Columbus is traditionally not like the rest of the country when recessions strike. Fort Benning is the reason for that. The money from the post keeps flowing into Columbus no matter what the state of the national economy. However, the foreclosure rate has been high in the area so it is not totally immune from national economic trends. And, if what I have been reading is true, if Fannie and Freddie collapse, the home real estate market will come to a screeching halt everywhere in the country, including Columbus.

What are my credentials for making the economic observations? Not impressive, but everything I wrote is based on something that my stock broker told me, or what some financial expert said on TV and radio and wrote online. If I am wrong about any of this, feel free to correct me. Just click the “comments” link below and write away.

If the fed does bail out Freddie and Fannie, it will cost billions in tax dollars. Since our taxes come nowhere near paying for what the government spends, it will have to borrow more from China and Japan. Just think of the tax dollars we have to spend paying the interest rates on those loans.

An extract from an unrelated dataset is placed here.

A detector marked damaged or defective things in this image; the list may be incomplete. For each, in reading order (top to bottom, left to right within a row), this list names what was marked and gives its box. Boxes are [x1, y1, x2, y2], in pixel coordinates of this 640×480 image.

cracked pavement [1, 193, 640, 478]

The federal government simply has to become more responsible with our tax dollars. The pork that Congress doles out every year to keep getting reelected has to stop. What makes us think that we can continue to be Santa Claus to the rest of the world? Why are we spending so incredibly much on maintaining troop presence is so many places in the world? Why are they still in Germany and Japan? World War Two was over in 1945 and both countries have been thriving democracies for about 60 years. They are allies now, good ones. Can we really afford to be the world’s police force? We should limit our military action to that which truly is in our national interest, such as Afghanistan, where we need to increase our presence.

What about Social Security, Medicaid and Medicare? All three are in trouble. And what do some want to do to solve the problem? Privatize. That’s just not always the solution. Think Fannie Mae and Freddie Mac.